The Sachsenhausen concentration camp

Content warning: Nazis, Holocaust, murder, graphic descriptions of death.

Back in 2017, when other countries were a thing you could visit and not just read about in the news, I was on holiday in Germany. It was a grim and rainy day, and on the advice of a follower from Twitter, I was heading to a former concentration camp.

Half an hour north of Berlin is a small town called Oranienburg, and within the town are the remains of the Sachsenhausen concentration camp. During the Second World War, it was used by the Nazis for political prisoners.

An off-white building with a gate in the middle, set against a grey sky.

If you just look at the numbers, it might not seem very significant – about 100,000 prisoners died there, a fraction of the 6 million Jews who were killed in the Holocaust, or even the death toll of other individual camps.

But Sachsenhausen reached far beyond its own walls. Oranienburg was the administrative centre of all the Nazi concentration camps, and Sachsenhausen was where new officers came to be trained. That alone is pretty sobering, but it was more than just admin. This was the inventing ground where the Nazis learnt how to do mass murders.

You can kill somebody by hanging them from a rope or shooting them with a gun – which is how political executions were carried out – but it doesn’t scale. Sachsenhausen was where the Nazis trialled techniques for mass killings, which became the template for other camps. Although its primary role wasn’t as an extermination camp, it did have gas chambers and crematoriums, and they were tested there before being used elsewhere.

The work at Sachsenhausen contributed to millions of deaths. As I stood in the cold and grey drizzle, I felt the weight of death in the air. It’s not a happy place – it’s a monument to mass murder.

There is something deeply disturbing about looking at a building, and knowing that hundreds of people died in its walls, and that other people chose to participate.

What struck me was the size. I tend to think of absolute evil as cartoonish. The volcano lair. The Arctic base. The deep-sea submarine. It’s big, it’s imposing, it’s impressive. This was none of those. It’s small. I walked the perimeter in half an hour.

I think I’d have found it easier if it was an enormous complex, running on a scale that I could never imagine. Having it be small makes it feel human, and relatable, and scary.

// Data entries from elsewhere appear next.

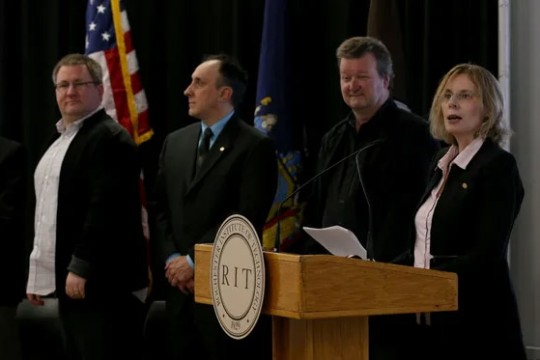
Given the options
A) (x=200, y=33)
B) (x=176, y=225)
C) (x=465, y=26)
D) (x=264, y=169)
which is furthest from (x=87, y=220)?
(x=465, y=26)

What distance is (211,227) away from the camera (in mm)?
3938

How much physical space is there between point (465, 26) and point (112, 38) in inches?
73.3

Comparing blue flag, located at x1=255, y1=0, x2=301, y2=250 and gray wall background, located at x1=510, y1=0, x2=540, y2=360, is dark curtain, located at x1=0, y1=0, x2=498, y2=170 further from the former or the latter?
gray wall background, located at x1=510, y1=0, x2=540, y2=360

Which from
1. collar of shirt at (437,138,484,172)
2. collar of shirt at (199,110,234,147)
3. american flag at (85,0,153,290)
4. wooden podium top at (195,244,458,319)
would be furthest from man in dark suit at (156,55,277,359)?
wooden podium top at (195,244,458,319)

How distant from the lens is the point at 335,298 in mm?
2188

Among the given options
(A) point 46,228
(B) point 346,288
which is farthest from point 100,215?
(B) point 346,288

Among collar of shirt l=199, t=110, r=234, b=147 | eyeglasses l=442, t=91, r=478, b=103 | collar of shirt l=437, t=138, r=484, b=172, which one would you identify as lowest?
collar of shirt l=437, t=138, r=484, b=172

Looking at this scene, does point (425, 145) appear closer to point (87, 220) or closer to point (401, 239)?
point (401, 239)

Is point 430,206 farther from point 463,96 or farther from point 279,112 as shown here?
point 279,112

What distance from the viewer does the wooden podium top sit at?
214 cm

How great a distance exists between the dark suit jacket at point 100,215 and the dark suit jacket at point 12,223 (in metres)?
0.46

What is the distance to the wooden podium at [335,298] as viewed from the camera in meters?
2.15

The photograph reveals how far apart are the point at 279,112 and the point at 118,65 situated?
98 cm

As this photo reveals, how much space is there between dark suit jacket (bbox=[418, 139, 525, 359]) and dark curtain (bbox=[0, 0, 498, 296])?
1.36 meters
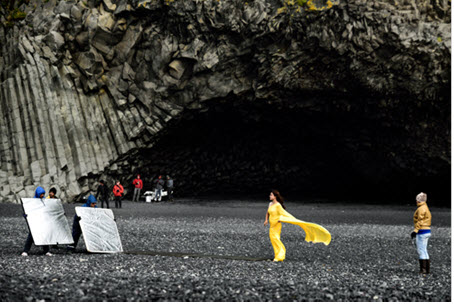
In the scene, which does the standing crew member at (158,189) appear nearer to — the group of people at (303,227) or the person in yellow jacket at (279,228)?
the group of people at (303,227)

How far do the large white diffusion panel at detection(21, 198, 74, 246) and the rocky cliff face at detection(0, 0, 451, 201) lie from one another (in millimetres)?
15613

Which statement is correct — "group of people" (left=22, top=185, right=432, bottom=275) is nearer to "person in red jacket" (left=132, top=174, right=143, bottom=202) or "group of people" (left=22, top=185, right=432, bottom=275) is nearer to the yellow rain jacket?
the yellow rain jacket

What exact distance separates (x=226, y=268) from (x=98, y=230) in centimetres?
363

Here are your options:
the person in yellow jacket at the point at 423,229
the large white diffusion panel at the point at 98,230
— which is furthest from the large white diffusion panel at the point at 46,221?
the person in yellow jacket at the point at 423,229

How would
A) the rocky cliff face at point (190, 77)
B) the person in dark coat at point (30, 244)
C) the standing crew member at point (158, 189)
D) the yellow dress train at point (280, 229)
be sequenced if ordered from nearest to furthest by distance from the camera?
the person in dark coat at point (30, 244) → the yellow dress train at point (280, 229) → the rocky cliff face at point (190, 77) → the standing crew member at point (158, 189)

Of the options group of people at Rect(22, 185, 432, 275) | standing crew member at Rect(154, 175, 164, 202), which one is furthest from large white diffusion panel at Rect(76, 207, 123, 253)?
standing crew member at Rect(154, 175, 164, 202)

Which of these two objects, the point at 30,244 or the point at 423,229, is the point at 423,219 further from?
the point at 30,244

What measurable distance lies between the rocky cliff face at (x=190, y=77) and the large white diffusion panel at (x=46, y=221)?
15.6 metres

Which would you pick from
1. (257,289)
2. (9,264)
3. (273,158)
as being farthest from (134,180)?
(257,289)

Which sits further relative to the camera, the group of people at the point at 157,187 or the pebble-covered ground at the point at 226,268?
the group of people at the point at 157,187

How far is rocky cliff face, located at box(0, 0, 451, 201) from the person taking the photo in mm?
26781

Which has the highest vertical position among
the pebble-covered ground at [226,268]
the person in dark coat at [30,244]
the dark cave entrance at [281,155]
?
the dark cave entrance at [281,155]

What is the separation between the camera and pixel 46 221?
11.0m

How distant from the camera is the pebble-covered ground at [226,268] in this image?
23.0 ft
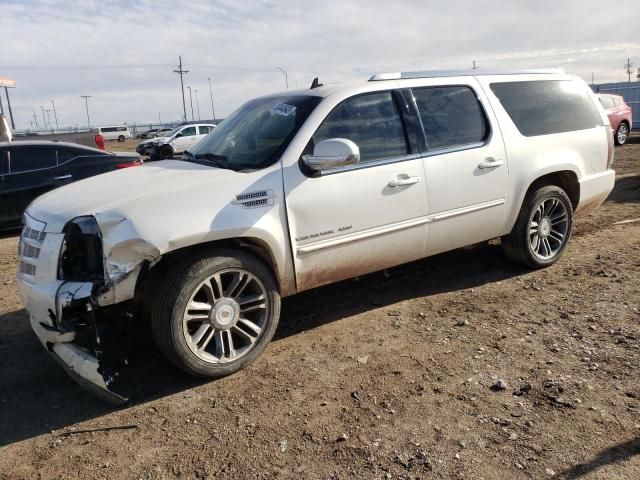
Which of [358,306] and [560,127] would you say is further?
[560,127]

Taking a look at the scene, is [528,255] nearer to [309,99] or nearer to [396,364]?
[396,364]

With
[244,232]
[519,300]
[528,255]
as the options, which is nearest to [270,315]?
[244,232]

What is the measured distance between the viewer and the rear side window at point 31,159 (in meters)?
8.09

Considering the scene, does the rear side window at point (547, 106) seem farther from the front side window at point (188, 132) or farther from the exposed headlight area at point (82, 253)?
the front side window at point (188, 132)

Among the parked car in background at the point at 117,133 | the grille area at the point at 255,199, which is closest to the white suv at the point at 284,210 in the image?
the grille area at the point at 255,199

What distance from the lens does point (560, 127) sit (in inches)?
200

Most of the buildings are gone, and what’s left is a muddy field. But it’s a reminder that humans can be awful, that evil exists, and it creeps in without being big or flashy. When people talk about the “tyranny” of Europe, I want to drag them there and show them what real evil feels like.

A brown and muddy field, with a fence and watchtower visible on the horizon.

Carved on one of the walls is a quote from Andrzej Szczypiorski, one of the camp’s prisoners:

The Europe of the future cannot exist without commemorating all those, regardless of their nationality, who were killed at that time with complete contempt and hate, who were tortured to death, starved, gassed, incinerated and hanged…

We talk about remembering the world wars, but it’s an increasingly airbrushed image of heroism and daring. There were acts of bravery, certainly, but also acts of evil. Terrible evil and hatred still exists in the world, and it arrives without megalomanic plans or cartoonish villainy. It’s not something that’s been consigned to history.

Sachsenhausen is a place tinged with misery and death, and I had go for a long walk afterward. But I’m glad I went, that I got that dose of perspective, and that Germany tends to do a better job of remembering its history than Britain.